For years to come, the New Democrats will scapegoat Nader for the Y2K
debacle. They will point to Nader's 90,000 votes in Florida and thousands
more in New Hampshire as the deciding factor. They will ignore the fact, as
they did last week in the U.S. Senate, that Gore actually won both the
popular and the electoral vote.
And that Nader had nothing to do with Bill Clinton's dalliance with Monica
Lewinsky, or the spring crash of NASDAQ, or the untimely explosion of
warfare in the Middle East, or the failure of Clinton-Gore to carry their
own states of Tennessee and Arkansas (not to mention the perennial
Democratic stronghold of West Virginia), any one of which could have put
Gore in the White House.
Nor did Nader cause Gore's pathetic showings in three debates (from which
Nader was in fact physically removed), or Jeb Bush's theft of Florida, or
the Supreme Court's cynical intervention. The New Democrats will also
suppress the fact that even though Gore was a miserable candidate who ran a
miserable campaign, the election still had to be stolen by Bush, pure and
simple.
Not that Nader didn't try to meet Gore halfway. Nader met with the new
"green" VP in 1993, then offered to convene a national grassroots gathering
for him. In a conference call a week before the 2000 election, Nader told
me he wrote Gore a dozen times and called him three times in the lead-up to
last November. But Gore refused to meet him.
Nonetheless, it will be convenient for the New Democrats to point to every
Shrub transgression as something that would not have happened had Ralph
Nader not run for president. And then to do nothing about it.
Most important, the New Democrats will forget the moment that Al Gore had
the election wrapped up. At the Democratic National Convention in Los
Angeles, Gore stole Nader's thunder and ignited the activist constituency.
Gore gave the speech of his life, a straightforward populist call to
action, perfectly designed to bring the truly committed back into the
Democratic fold. In fact, Gore endorsed the agenda perfected over the past
35 years by none other than America's leading consumer activist.
Gore soared to a 15-point lead.
And then he wilted, as if his corporate sponsors panicked, and ripped up
his roots. Gore gracelessly helped bar Nader from the debates, then lost
them.
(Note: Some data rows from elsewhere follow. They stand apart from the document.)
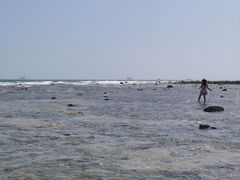 -三亚西岛海洋文化旅游区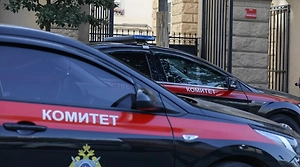 СК завёл уголовное дело после покушения школьницы на убийство двух сестёр в Уфе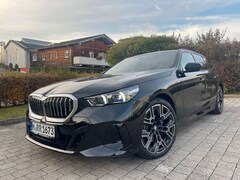 Bild des Angebotes BMW 520 d Touring*LED*M Sport*H/K*SHZ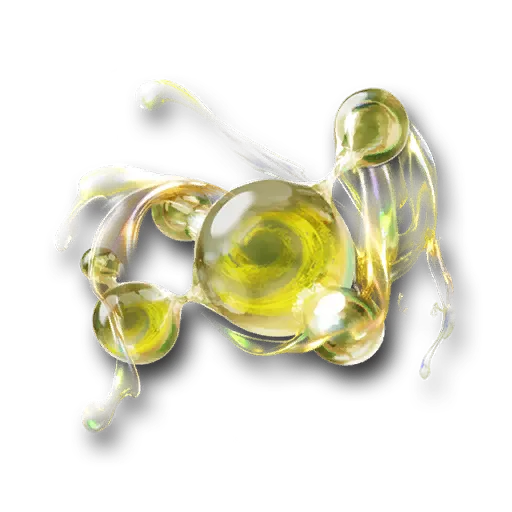 Complete Fluid Data icon
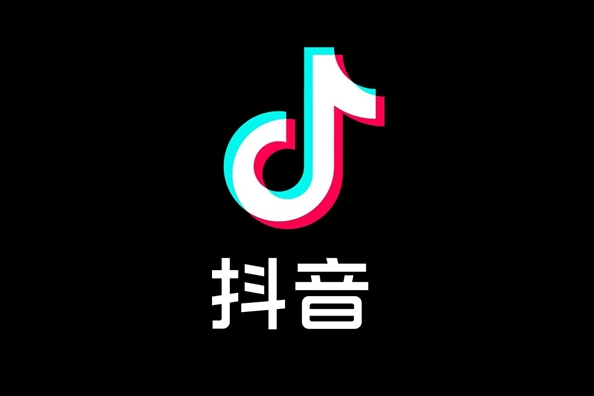 抖音宣布正式全面升级平台预防网暴能力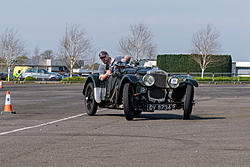 VSCC Formula Vintage_Silverstone 2018_1006.jpg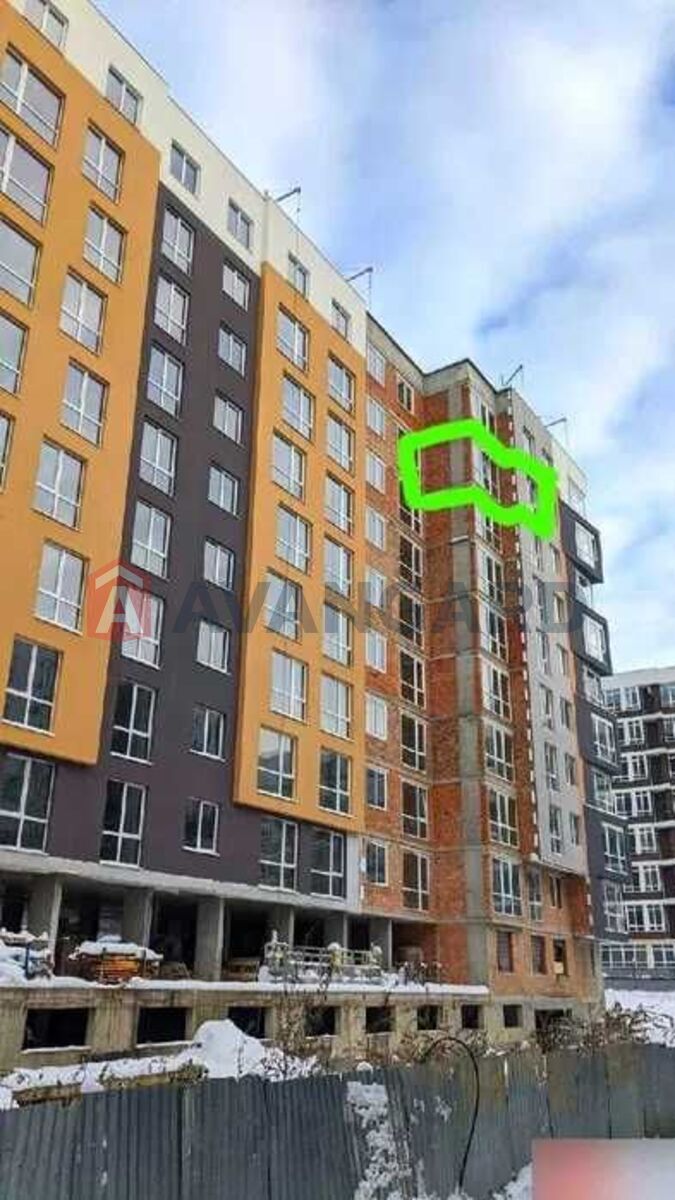 1 ����. ��������, 43/-/12 ��. �., 8/9 ���� ���� 2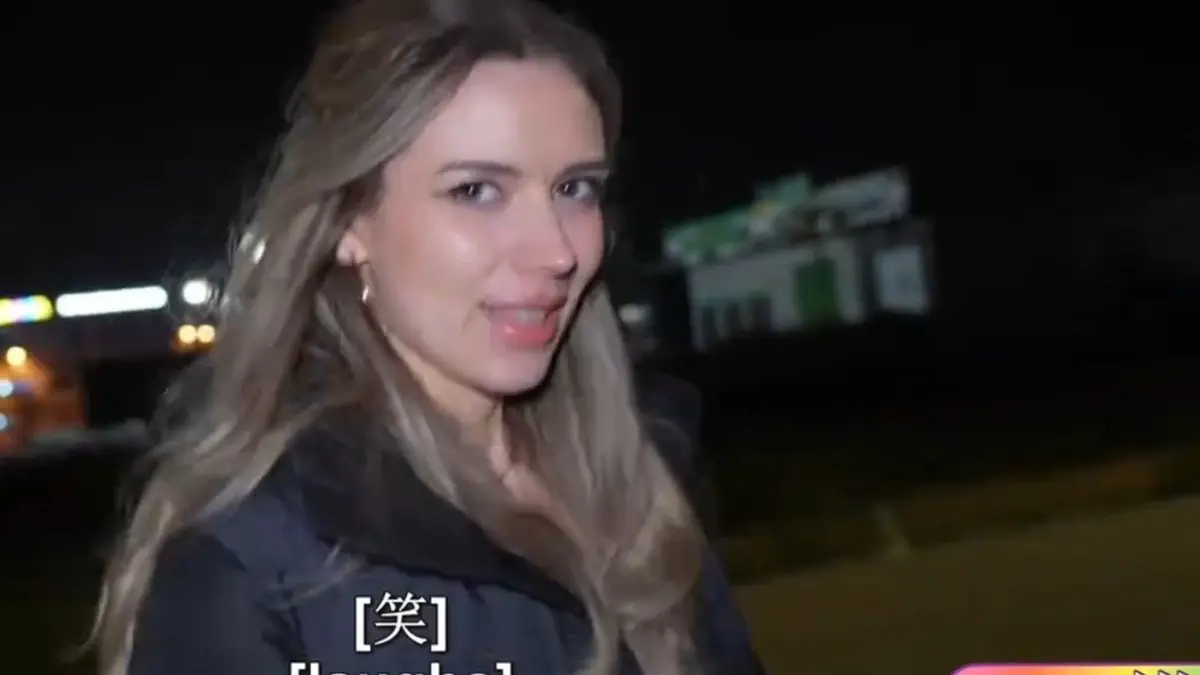 资源图片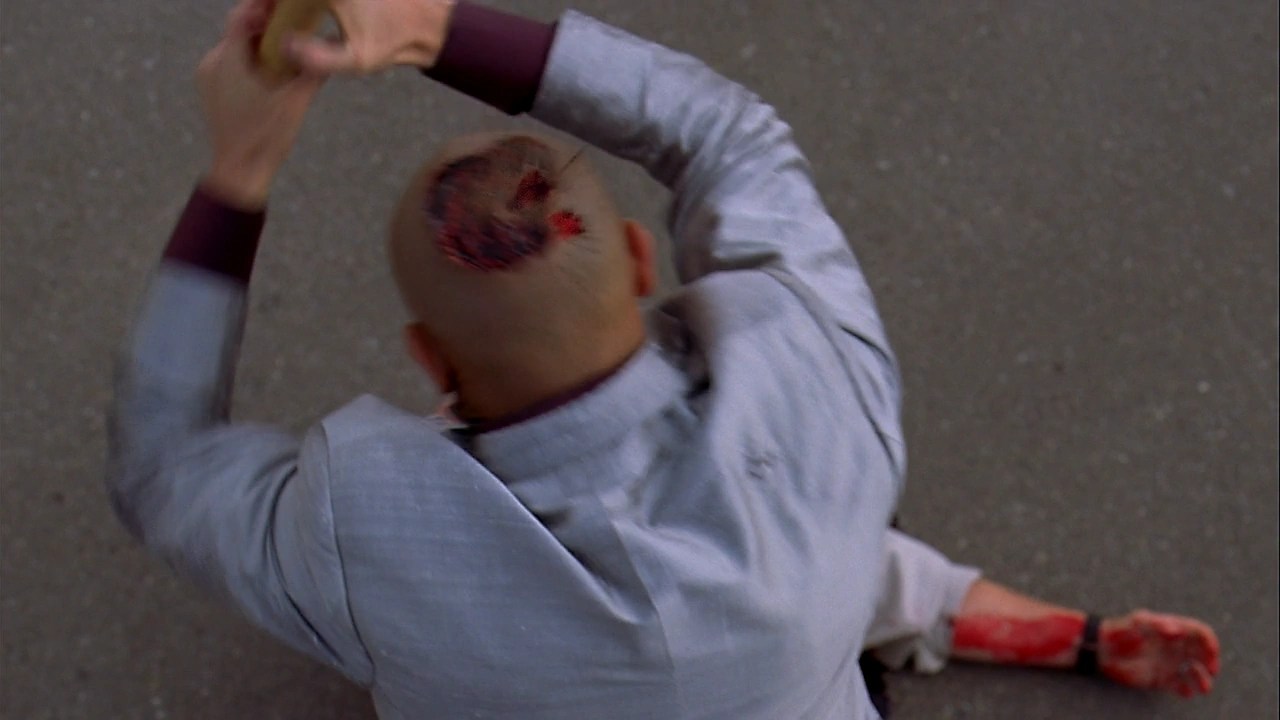 Image 3x7 Marco Salamanca shot.png Breaking Bad Wiki FANDOM
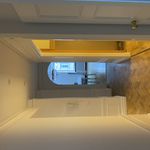Rent 5 rooms apartment of 120 m², in Stockholm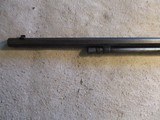 Winchester 1890 90, 22 Short, Early gun, 1923, Shooter! - 17 of 17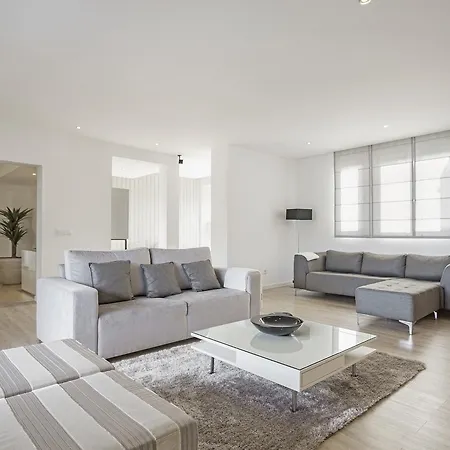 Maravilhas I By Travel To Madeira Apartment *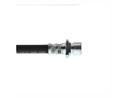Centric Parts Brake Hydraulic Hose 150.40316 - view 4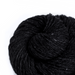 Brooklyn Tweed Loft, 100% American Targhee-Columbia Wool, Cast Iron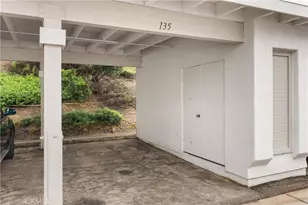 28135 Via Luis, Laguna Niguel, CA 92677 - Photo 26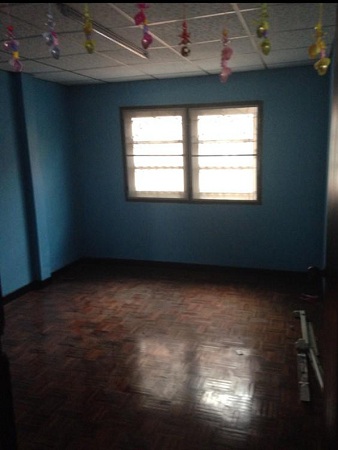 ����Ƿ��ͧ�͹�����Ҿ���� ����¹����ͧ���������Ϳ��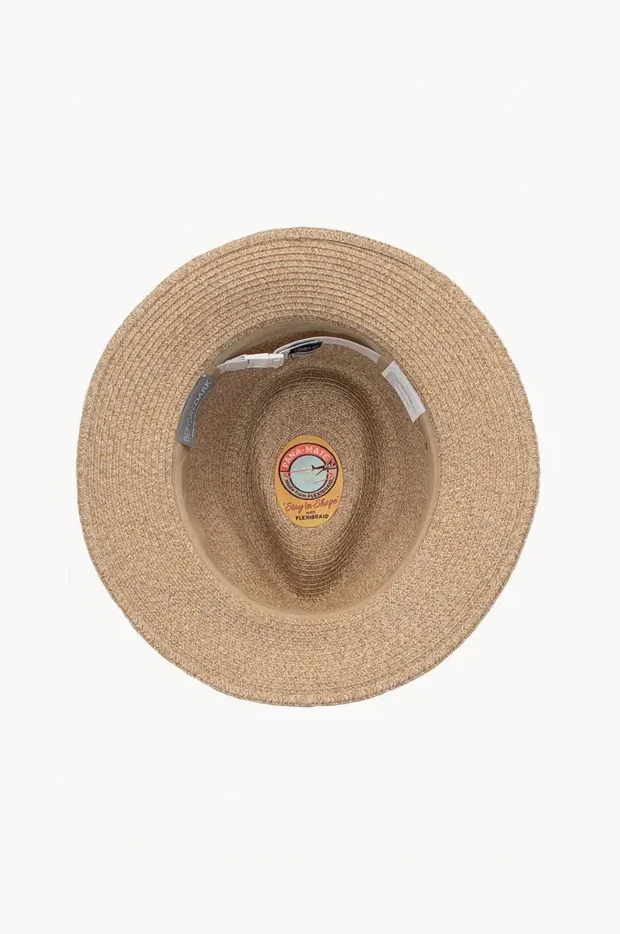 Unisex Fedora - Image 3
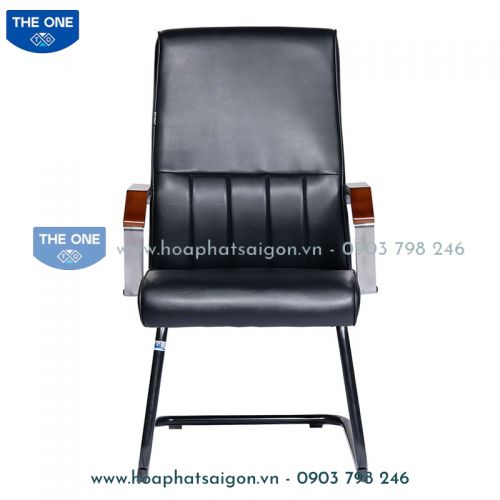 Ghế Họp SL SL933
Instead of co-opting the green agenda, Gore and his flunkies attacked
the messenger, as if their chief opponent was a 66-year-old bachelor flying
coach with his nephew, charging admission to his speeches.
"Only Al Gore can beat Al Gore," David Letterman said, because it was never
clear what he stood for, other than for Al Gore. Slick Willie could pull it
off. Stiff Al couldn't.
We can expect the New Democrats to fight the fringe battles over
appointments and the like. But the only Americans who'll reliably resist
the brunt of the Shrub assault are precisely those the New Democrats
trashed, along with those the Bush junta so methodically disenfranchised.
The thousands of young and aging activists who paid to hear Nader rant. The
2.6 million who voted for him. The millions more who grudgingly voted for
Gore but loathed his short-changed agenda and are ready to fight it out as
the corporate New Democrats aren't.
The same millions who expected a fair national hearing on how this election
was stolen, and were denied it by a spineless Senate.
After the early skirmishes, and except for the easy battles, the New
Democrats will roll over for the Bush junta.
Their money comes from the same corporations. They won't withstand a
focused, massively financed right-wing juggernaut intent on substituting
raw muscle for the lack of a popular mandate.
That's the way they do it in the Third World. Who will stop them here?